Lighthouse in Belize

Baron Bliss Lighthouse is a lighthouse in Belize City. Established in 1885 on the former site of a Spanish fortress which was extremely damaged after the Battle of St. George's Caye in September 1798, it has a focal plane of 16 m (52 ft) and is painted white and red. It is named after one of Belize's greatest benefactors, Baron Bliss, who is known to have never actually set foot on Belizean shores but was impressed with the people's warm hospitality. He was a sailor and fisherman who traveled the world aboard his yacht the "Sea King". On March 9, 1926, Baron Bliss died leaving instructions that he be buried in a granite tomb near the sea, enclosed with an iron fence with a lighthouse built nearby. This is why this monument was constructed (in remembrance of him) and also at the location where it stands today.
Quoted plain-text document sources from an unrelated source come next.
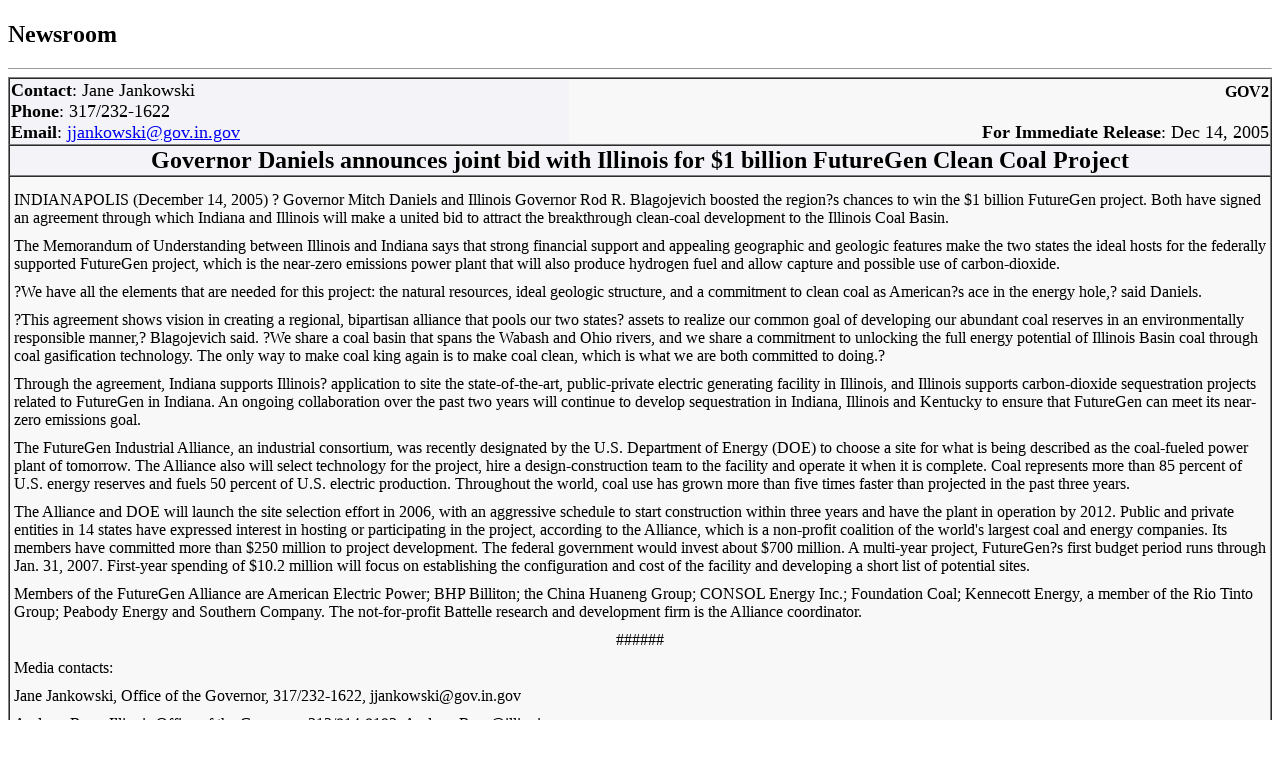

--- FILE ---
content_type: text/html; charset=UTF-8
request_url: https://www.in.gov/governorhistory/mitchdaniels/files/pressreleases/2005/12-14-05_2.html
body_size: 2570
content:
<!DOCTYPE html PUBLIC "-//W3C//DTD XHTML 1.0 Transitional//EN" "http://www.w3.org/TR/xhtml1/DTD/xhtml1-transitional.dtd">

<html xmlns="http://www.w3.org/1999/xhtml">
<head><!-- PageID 1678 - published by RedDot 7.1 - 7.1.1.31 - 19494 -->
<title>IN.gov: Newsroom</title>


</head>
<body>

<div id="col2"> 
  <div id="col2top">
    <h1></h1>
  </div>

<h2 id="lowerIndiana"><span>Newsroom</span></h2>
  <div id="col2content">
 <style type="text/css">
#col2content table {padding: 0; margin: 0;}
#col2content p {margin: 10px 0 10px 0;}
</style>

    
    
    <HR SIZE="1">
    <CENTER>      
          <TABLE WIDTH="100%" BORDER="1" CELLPADDING="1" CELLSPACING="0">
      <TR>
	<TD ALIGN="LEFT" BGCOLOR="#f4f4f8">
	  <TABLE BORDER="0" CELLPADDING="0" CELLSPACING="0" WIDTH="100%">
	    <TR>
	      <TD ALIGN="LEFT">
		<FONT SIZE="+1">
		  <B>Contact</B>: Jane Jankowski <BR>
		  <B>Phone</B>: 317/232-1622 <BR>
		  <B>Email</B>: <a href="mailto:jjankowski@gov.in.gov" >jjankowski@gov.in.gov</a>
                </FONT>
	      </TD>
	      <TD VALIGN="bottom" ALIGN="right" BGCOLOR="#f8f8f8">
		<B>GOV2</B> <BR>
		<FONT SIZE="+1">
		  <BR>
		  <B>For Immediate Release</B>: Dec&nbsp;14,&nbsp;2005
		</FONT>
	      </TD>
	    </TR>
	  </TABLE>
	</TD>
      </TR>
== Uses of the lighthouse ==
The lighthouse, among its main purpose of serving as a traffic warning for boats travelling nearby, has also been used for advertisement purposes as well. It is featured on one of Belikin's most popular alcoholic beverage named "The Lighthouse lager". This in return has placed the lighthouse image on billboards, coasters, cups, mugs and other promotional items around the country of Belize. It is also a major tourist attraction in Belize when it comes to sight seeing and it was listed at #20 of top 53 things to do in Belize on tripadvisor website.